Post-secondary education draws employees and students from across the region. Campuses isolated from public transit have high proportions of auto commuters.
Municipal employees drive at higher rates than private sector employees and many work far from transit options, contributing to their car dependency.
Neighborhood centers have a mix of commercial and residential uses. Drivers in neighborhood centers where residential construction lags commercial development are "garage orphans" and need charging where they park: on the street.
Parks, public pools, cultural institutions (museums and science centers), stadiums, and other major institutions are leisure destinations that offer a good opportunity for EVSE exposure and top-off charging. These destinations may also have EV fleet charging needs.
Source: Curb enthusiasm: Deployment Guide for On-street Electric Vehicle Charging, 2018. Illustrations by Haisam Hussein.
Kettles says that governments will be leading the movement, even if only because of cost considerations. The upfront cost of EVs has been declining, and auto industry experts expect that new electric cars will soon be the same price as new gas-powered cars.
Significantly, the maintenance costs for EVs are lower than gas-powered vehicles. That means governments will soon have an obligation to buy them, Nettles says. "The total cost of ownership is going to be dramatically lower than a regular vehicle, and so the fiduciary responsibility of the businesses and the government is going to drive them to getting these vehicles," he says. "You're using taxpayer money or you're using stockholder money. You have to use it in the most efficient and effective way. That's coming, and when it does, it's going to come hard and fast."
Joel Levin, the executive director of Plug In America, a group that advocates for the adoption of EVs, says cities and states have another economic incentive to promote a switch to EVs, because many of them are built locally. States like California, Nevada, and Tennessee all produce EVs. Georgia just reached an agreement to become a major source of the batteries that will go into those vehicles.
Plug In America has catalogued the many different approaches that states and cities have taken to promote EVs, but Levin stresses that governments need to model the behavior they want to see in others.

WORK INSTRUCTIONS:
• a. According to the text on electric vehicles, which states produce EVs?
• b. Please pick up the text on electric vehicles where its last sentence ends and carry it forward.

DATA EXTRACT:

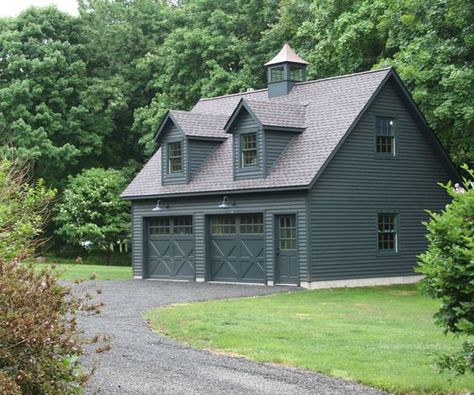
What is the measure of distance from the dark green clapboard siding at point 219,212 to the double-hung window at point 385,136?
3.84 metres

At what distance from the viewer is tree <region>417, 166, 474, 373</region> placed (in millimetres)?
9547

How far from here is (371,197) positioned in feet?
89.4

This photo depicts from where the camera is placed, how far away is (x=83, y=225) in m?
44.7

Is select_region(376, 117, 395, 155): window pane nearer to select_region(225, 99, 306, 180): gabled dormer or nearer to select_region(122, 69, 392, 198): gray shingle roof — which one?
select_region(122, 69, 392, 198): gray shingle roof

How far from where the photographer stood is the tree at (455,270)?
9.55 metres

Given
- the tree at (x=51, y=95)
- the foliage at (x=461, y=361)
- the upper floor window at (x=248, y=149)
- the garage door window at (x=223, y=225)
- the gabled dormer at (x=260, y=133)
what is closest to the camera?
the foliage at (x=461, y=361)

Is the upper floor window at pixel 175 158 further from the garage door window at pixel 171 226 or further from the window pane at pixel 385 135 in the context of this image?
the window pane at pixel 385 135

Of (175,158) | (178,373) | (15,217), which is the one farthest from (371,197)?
(178,373)

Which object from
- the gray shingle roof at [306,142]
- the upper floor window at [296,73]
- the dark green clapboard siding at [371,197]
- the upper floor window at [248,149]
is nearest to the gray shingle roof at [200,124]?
the gray shingle roof at [306,142]

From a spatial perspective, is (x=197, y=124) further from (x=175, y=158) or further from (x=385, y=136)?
(x=385, y=136)

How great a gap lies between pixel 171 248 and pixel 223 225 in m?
2.84

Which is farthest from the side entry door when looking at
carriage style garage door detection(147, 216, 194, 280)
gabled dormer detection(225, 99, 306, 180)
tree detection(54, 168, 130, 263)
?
tree detection(54, 168, 130, 263)

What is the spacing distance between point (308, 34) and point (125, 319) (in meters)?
→ 20.4

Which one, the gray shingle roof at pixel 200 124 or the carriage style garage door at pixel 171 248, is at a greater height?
the gray shingle roof at pixel 200 124
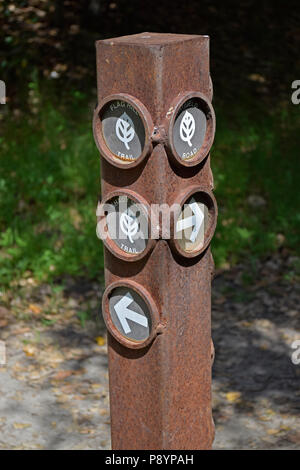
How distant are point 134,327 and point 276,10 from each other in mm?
5824

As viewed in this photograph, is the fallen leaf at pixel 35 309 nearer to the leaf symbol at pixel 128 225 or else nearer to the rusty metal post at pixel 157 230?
the rusty metal post at pixel 157 230

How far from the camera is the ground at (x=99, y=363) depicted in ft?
15.4

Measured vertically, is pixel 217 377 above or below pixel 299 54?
below

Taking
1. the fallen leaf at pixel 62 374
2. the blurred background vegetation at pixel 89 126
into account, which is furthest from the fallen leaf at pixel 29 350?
the blurred background vegetation at pixel 89 126

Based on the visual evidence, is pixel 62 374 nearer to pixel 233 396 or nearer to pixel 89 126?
pixel 233 396

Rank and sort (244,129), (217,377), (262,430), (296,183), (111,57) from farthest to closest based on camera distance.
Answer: (244,129) < (296,183) < (217,377) < (262,430) < (111,57)

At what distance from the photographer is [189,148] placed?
3.09 metres

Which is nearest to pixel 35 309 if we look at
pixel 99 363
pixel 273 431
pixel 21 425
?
pixel 99 363

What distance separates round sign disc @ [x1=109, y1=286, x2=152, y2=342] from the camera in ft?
10.5

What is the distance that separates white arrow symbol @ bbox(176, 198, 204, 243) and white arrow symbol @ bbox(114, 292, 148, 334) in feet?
1.10

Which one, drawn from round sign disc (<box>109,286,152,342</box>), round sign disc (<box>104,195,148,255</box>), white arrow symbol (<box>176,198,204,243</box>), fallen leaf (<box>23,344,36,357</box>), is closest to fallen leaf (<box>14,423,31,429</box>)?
fallen leaf (<box>23,344,36,357</box>)

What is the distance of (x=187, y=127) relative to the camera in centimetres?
307

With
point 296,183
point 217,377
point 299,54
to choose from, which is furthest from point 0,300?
point 299,54

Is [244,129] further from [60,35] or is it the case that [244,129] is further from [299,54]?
[60,35]
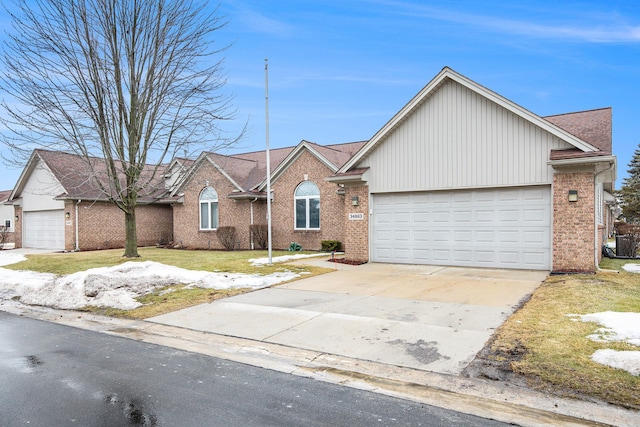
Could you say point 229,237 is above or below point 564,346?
above

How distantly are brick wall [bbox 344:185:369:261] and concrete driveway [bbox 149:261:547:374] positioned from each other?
3.30 meters

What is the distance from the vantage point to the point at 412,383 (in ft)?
15.7

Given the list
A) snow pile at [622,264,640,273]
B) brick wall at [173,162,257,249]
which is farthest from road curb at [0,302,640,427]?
brick wall at [173,162,257,249]

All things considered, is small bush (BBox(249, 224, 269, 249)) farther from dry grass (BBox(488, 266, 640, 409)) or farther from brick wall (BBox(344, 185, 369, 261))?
dry grass (BBox(488, 266, 640, 409))

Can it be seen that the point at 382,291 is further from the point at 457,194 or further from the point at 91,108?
the point at 91,108

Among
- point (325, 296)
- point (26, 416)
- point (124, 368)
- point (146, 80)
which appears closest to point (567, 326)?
point (325, 296)

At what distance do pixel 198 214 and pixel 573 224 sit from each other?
19.7 m

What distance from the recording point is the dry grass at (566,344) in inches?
174

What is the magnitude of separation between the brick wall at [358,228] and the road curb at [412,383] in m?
8.98

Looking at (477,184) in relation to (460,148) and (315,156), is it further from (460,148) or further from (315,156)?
(315,156)

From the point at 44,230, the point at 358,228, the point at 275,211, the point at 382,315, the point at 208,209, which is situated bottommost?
the point at 382,315

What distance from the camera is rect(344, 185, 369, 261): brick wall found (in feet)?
50.3

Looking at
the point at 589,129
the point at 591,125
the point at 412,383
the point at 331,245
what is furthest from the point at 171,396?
the point at 331,245

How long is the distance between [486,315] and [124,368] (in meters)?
5.73
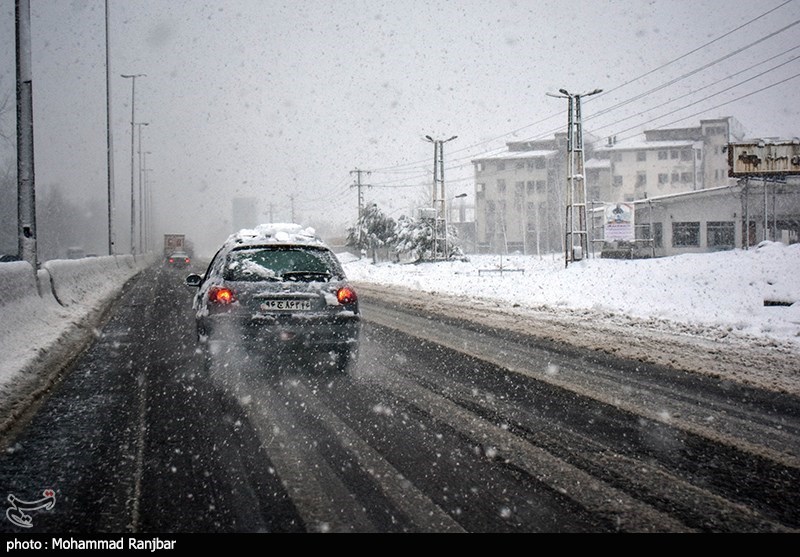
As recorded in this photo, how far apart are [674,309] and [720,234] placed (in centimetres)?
3617

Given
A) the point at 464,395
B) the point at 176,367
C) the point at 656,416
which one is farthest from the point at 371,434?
the point at 176,367

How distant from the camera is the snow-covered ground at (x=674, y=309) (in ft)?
24.4

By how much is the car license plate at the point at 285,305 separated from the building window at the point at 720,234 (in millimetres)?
43546

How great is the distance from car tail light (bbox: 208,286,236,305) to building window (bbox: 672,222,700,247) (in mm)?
45928

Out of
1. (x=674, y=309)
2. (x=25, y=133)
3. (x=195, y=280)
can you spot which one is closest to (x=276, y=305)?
(x=195, y=280)

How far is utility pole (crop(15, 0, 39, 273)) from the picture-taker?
1109 centimetres

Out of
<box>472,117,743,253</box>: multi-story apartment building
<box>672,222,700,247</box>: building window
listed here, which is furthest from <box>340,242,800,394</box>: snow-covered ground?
<box>472,117,743,253</box>: multi-story apartment building

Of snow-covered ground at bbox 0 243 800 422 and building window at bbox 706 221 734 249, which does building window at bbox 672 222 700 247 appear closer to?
building window at bbox 706 221 734 249

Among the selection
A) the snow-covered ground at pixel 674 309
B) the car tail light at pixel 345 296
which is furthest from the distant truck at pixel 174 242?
the car tail light at pixel 345 296

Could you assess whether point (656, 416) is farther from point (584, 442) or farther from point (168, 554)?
point (168, 554)

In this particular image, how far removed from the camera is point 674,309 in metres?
12.4

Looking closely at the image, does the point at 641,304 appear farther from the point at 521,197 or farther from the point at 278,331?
the point at 521,197

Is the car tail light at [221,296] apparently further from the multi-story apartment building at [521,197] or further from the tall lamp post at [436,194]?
the multi-story apartment building at [521,197]

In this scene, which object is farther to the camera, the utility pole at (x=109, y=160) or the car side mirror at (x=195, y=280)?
the utility pole at (x=109, y=160)
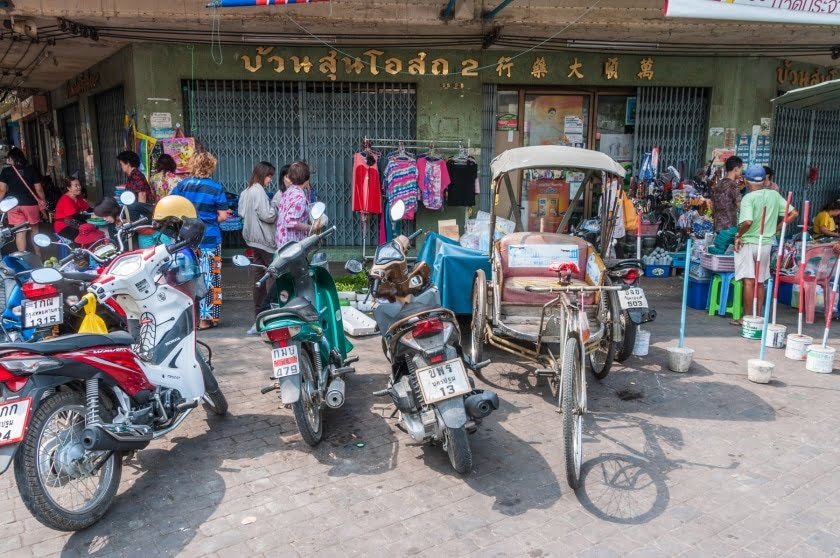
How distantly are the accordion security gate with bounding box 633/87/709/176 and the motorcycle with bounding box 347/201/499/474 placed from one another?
22.4 feet

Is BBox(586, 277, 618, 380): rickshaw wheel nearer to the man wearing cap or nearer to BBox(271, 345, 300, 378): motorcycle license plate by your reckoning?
BBox(271, 345, 300, 378): motorcycle license plate

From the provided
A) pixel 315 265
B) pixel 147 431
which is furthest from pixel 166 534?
pixel 315 265

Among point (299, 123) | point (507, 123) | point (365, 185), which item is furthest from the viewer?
point (507, 123)

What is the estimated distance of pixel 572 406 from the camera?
3.60 m

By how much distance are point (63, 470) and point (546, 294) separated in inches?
150

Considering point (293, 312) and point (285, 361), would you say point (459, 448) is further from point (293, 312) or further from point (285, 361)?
point (293, 312)

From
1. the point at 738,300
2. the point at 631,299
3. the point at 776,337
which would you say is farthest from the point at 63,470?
the point at 738,300

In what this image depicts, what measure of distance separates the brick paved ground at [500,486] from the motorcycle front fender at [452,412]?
17.3 inches

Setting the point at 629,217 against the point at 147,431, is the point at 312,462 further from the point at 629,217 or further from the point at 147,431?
the point at 629,217

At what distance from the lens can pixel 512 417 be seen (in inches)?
184

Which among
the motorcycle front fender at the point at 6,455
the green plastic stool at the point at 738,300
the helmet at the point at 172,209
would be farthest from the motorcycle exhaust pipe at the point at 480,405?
the green plastic stool at the point at 738,300

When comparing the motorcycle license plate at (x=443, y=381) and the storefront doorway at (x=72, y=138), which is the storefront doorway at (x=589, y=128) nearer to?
the motorcycle license plate at (x=443, y=381)

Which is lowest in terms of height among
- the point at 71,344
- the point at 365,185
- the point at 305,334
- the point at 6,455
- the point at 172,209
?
the point at 6,455

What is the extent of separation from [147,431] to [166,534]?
0.58 metres
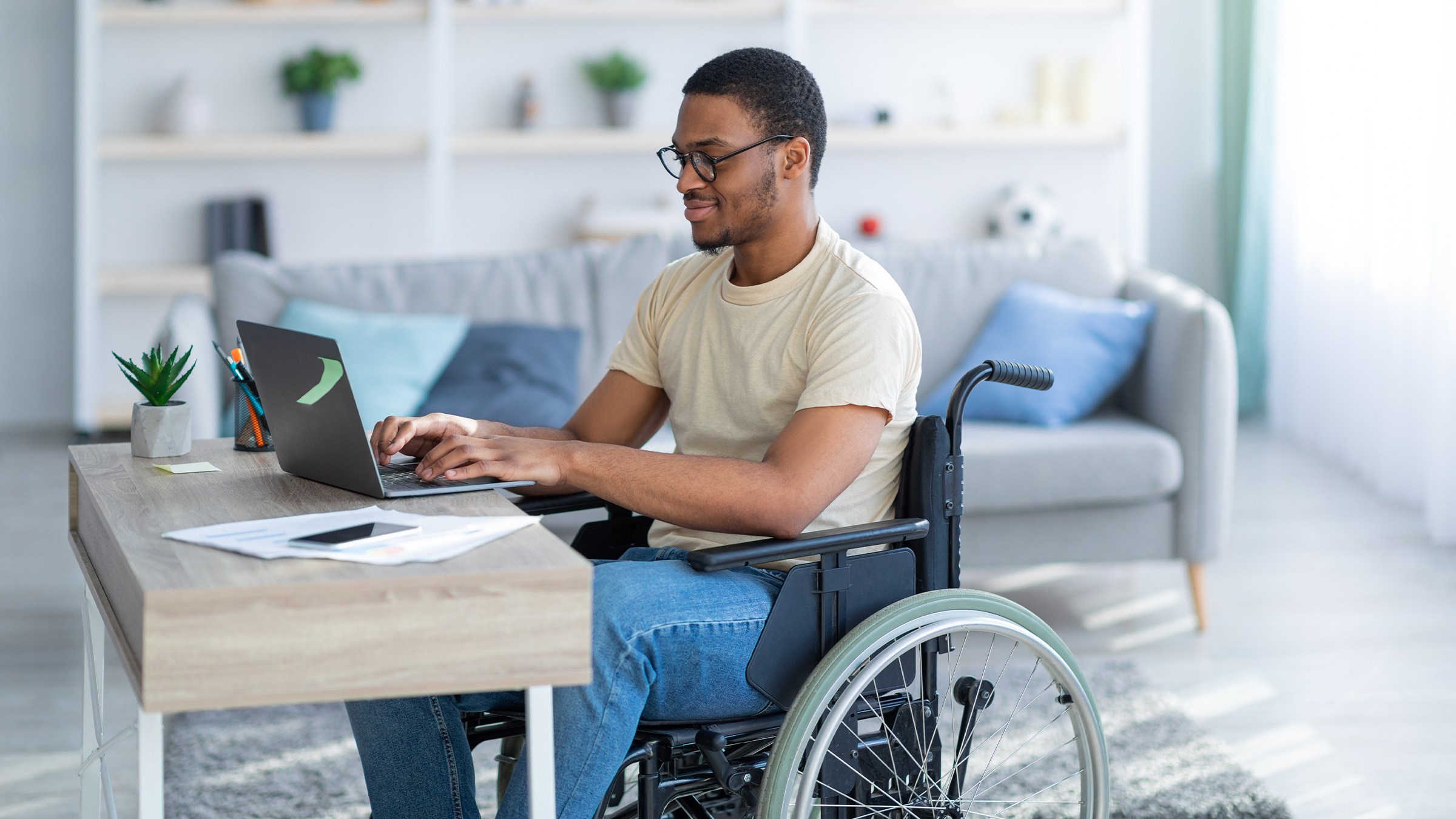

WRITTEN ANSWERS:
• a. California, Nevada, and Tennessee.

• b.
"You better have charging at city hall and at major city facilities. If you don't, you're going to look like a dinosaur pretty quickly," he says. Top officials with city-issued vehicles, like the mayor and city council members, should have EVs. "That models the story you're trying to tell. If the city council is all driving around in Suburbans, that doesn't really tell the story of people converting to EVs."
It's not enough just to buy EVs. City leaders need to bring people along by educating staff about the new vehicles (including test drives) and hosting public events to build excitement, Levin adds. "If your city is going to invest in a big fleet of EVs for the police department, you better make sure that people are bought into it, or else they're going to sit and gather dust."
In Los Angeles, Bonstin says the city and other local governments in the area are pushing the switch to EVs every way they can, including moving its own fleet to electric vehicles. LA already has 900 EVs and has worked with other cities to give it more leverage with automakers to produce more. Local transit agencies are planning to switch their vehicles to electric by the end of the decade, too.
The city now has 10,000 commercial EV charging stations, a milestone it reached in January, two years ahead of a goal set by Mayor Eric Garcetti, thanks in part to a rebate program from the city. City agencies have installed more than 1,300 chargers on their own, including more than 400 that are integrated with streetlights.
"A key tenet of our sustainability plan is that we lead with [the conversion]," Bonstin says, "and I think we did that."